Les supporters sénégalais toujours détenus au Maroc : une médiation diplomatique en suspens

Quatre mois après une finale controversée de la Coupe d’Afrique des Nations, où le Sénégal avait initialement triomphé 1-0 avant que le Maroc ne se voie attribuer la victoire 3-0 sur décision du jury d’appel de la CAF, la question des supporters sénégalais incarcérés à Rabat demeure sans solution. Bien que trois individus aient retrouvé la liberté, les principaux instigateurs des troubles, ceux ayant envahi le terrain pour affronter la sécurité et la police, risquent de prolonger leur séjour derrière les barreaux.

Lors d’un entretien télévisé, le Président du Sénégal, Bassirou Diomaye Faye, a abordé la situation délicate de ces fans des Lions de la Teranga, dont les peines varient de six mois à un an de prison. Le chef d’État a clairement exprimé son soutien : « Ce serait une erreur de croire que nous n’avons pas suffisamment agi pour nos supporters détenus au Maroc. Ils bénéficient de tout mon appui ».

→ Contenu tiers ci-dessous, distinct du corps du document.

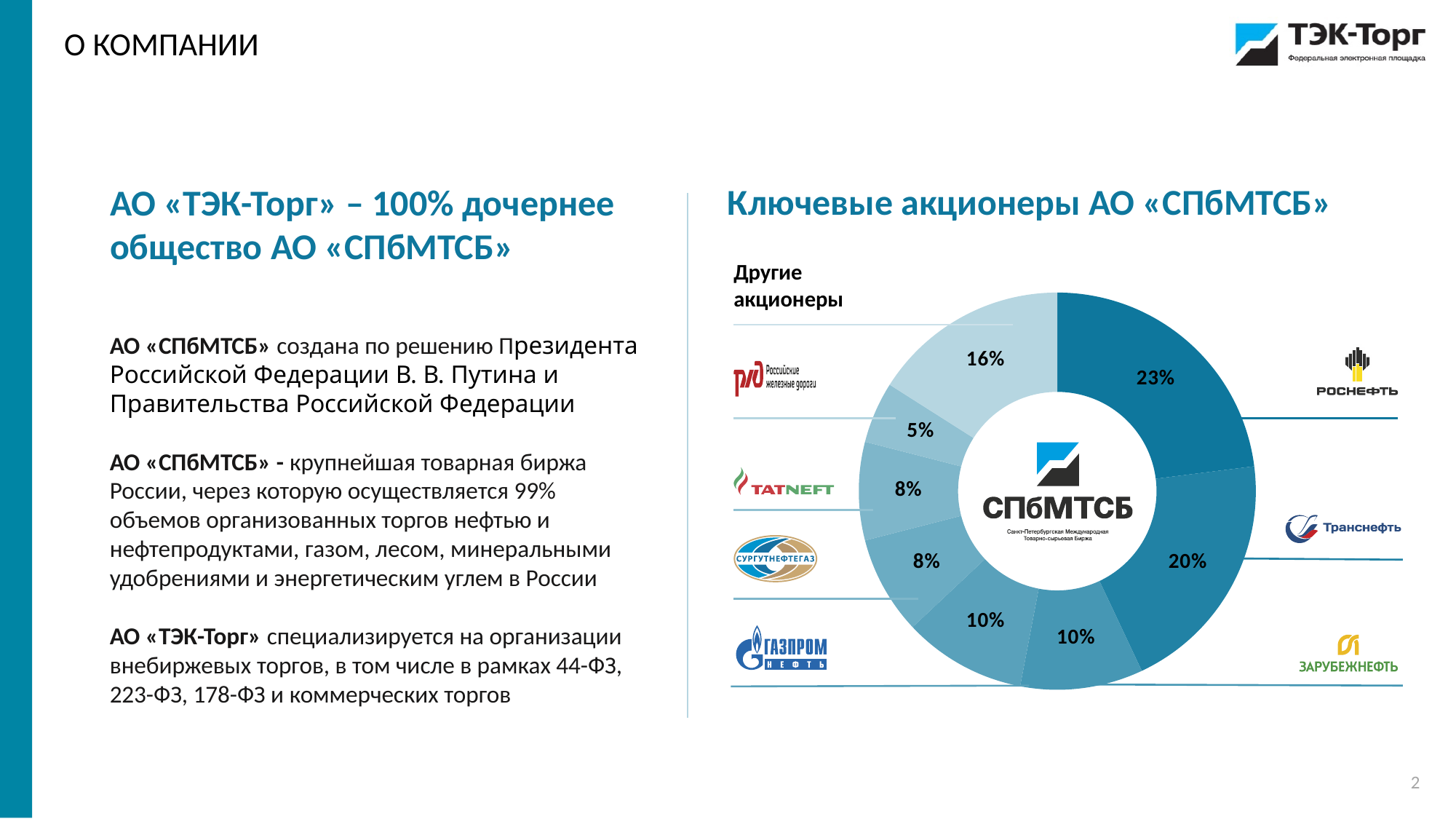
What share does Транснефть hold in the chart «Ключевые акционеры АО «СПбМТСБ»»? 20% Which shareholder has the smallest share in the chart? Российские железные дороги Which shareholder has the largest share in the chart? Роснефть What share is shown for Зарубежнефть? 10% Which is larger: the share of Другие акционеры or the share of Газпром нефть? Другие акционеры By how many percentage points does the share of Роснефть exceed that of Транснефть? 3% What kind of chart is used to show the key shareholders of АО «СПбМТСБ»? Pie (donut) chart What share of АО «СПбМТСБ» is held by Роснефть according to the chart? 23% What share is shown for Российские железные дороги (РЖД)? 5% What percentage is shown for Другие акционеры? 16% How many slices does the shareholder chart have? 8 What is the title of the chart on the right side of the slide? Ключевые акционеры АО «СПбМТСБ»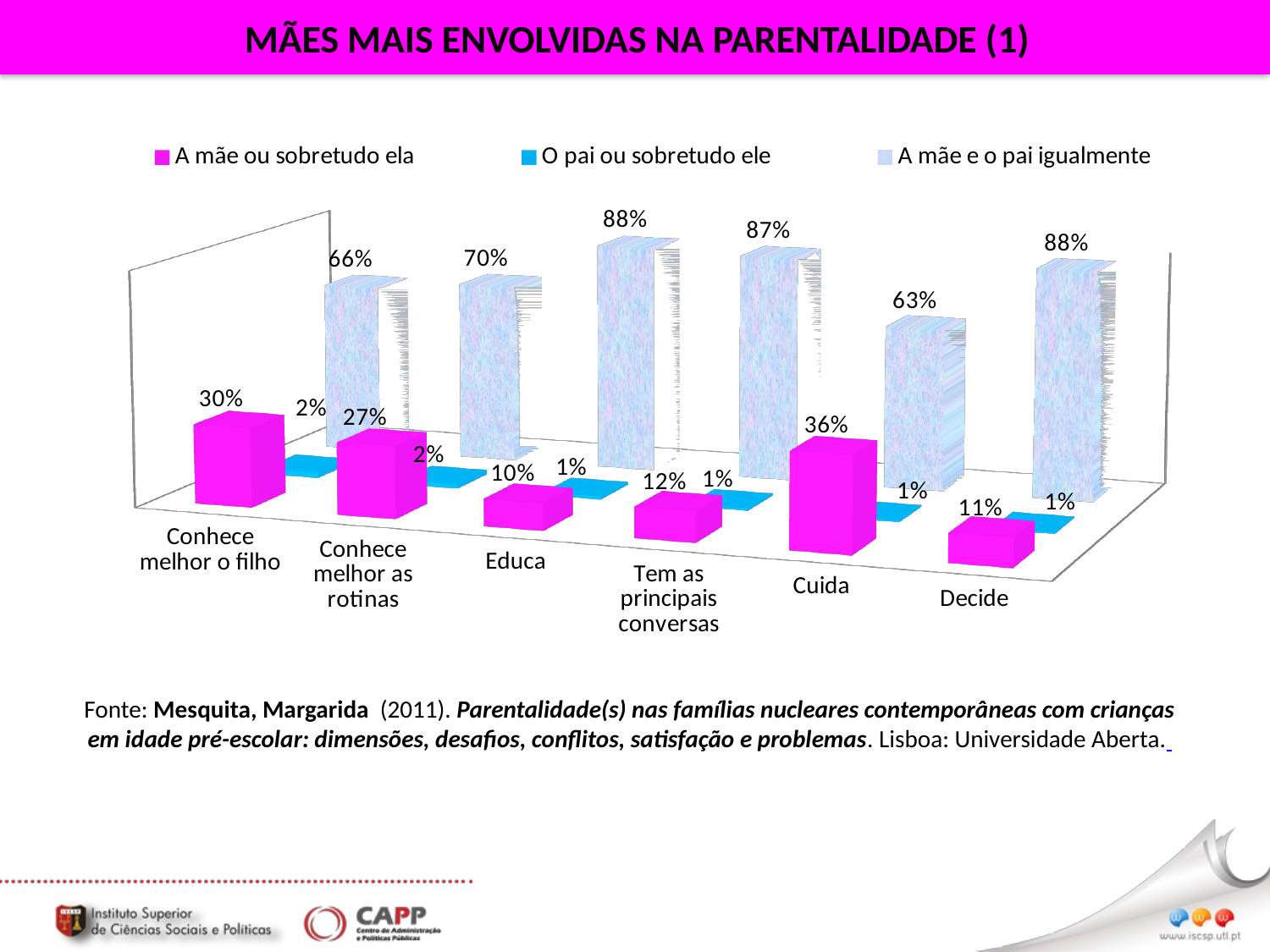
Which category has the highest value in the series 'A mãe ou sobretudo ela'? Cuida What kind of chart is shown on the slide? Bar chart What is the value for 'Conhece melhor o filho' in the series 'O pai ou sobretudo ele'? 2% What is the value for 'Decide' in the series 'A mãe ou sobretudo ela'? 11% Which is larger: the 'A mãe ou sobretudo ela' value for 'Conhece melhor o filho' or for 'Conhece melhor as rotinas'? Conhece melhor o filho What is the value for 'Educa' in the series 'A mãe e o pai igualmente'? 88% How many categories are shown on the x axis? 6 How many series does the legend list? 3 Which category has the lowest value in the series 'A mãe ou sobretudo ela'? Educa Which category has the lowest value in the series 'A mãe e o pai igualmente'? Cuida What is the difference between the 'A mãe e o pai igualmente' values for 'Conhece melhor as rotinas' and 'Conhece melhor o filho'? 4% What is the value for 'Cuida' in the series 'A mãe ou sobretudo ela'? 36%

Les efforts présidentiels pour la libération des supporters sénégalais

Les autorités sénégalaises ont multiplié les initiatives pour obtenir la libération des supporters sénégalais interpellés après les incidents du 18 janvier à Rabat. Bassirou Diomaye Faye a souligné la nécessité de respecter la justice d’autrui, tout en qualifiant ces condamnations de « sévères et injustes ». Il a rappelé que de tels cas se soldent habituellement par de simples amendes, ce qui, selon lui, « dépasse le cadre sportif » dans cette affaire.

Dans un effort d’apaisement des tensions avec le Royaume chérifien, qui a maintenu une position ferme face à la violence des images lors de cette compétition majeure, le gouvernement sénégalais n’a pas contesté les jugements rendus. Le Président du Sénégal a révélé avoir sollicité une grâce royale auprès du roi du Maroc, Mohamed VI. « Nous avons initié une médiation impliquant toutes les parties concernées… Nous avons même activé le volet religieux », a-t-il précisé. Malgré ces démarches diplomatiques et l’envoi d’une lettre à Mohamed VI, la situation des supporters emprisonnés au Maroc demeure malheureusement inchangée.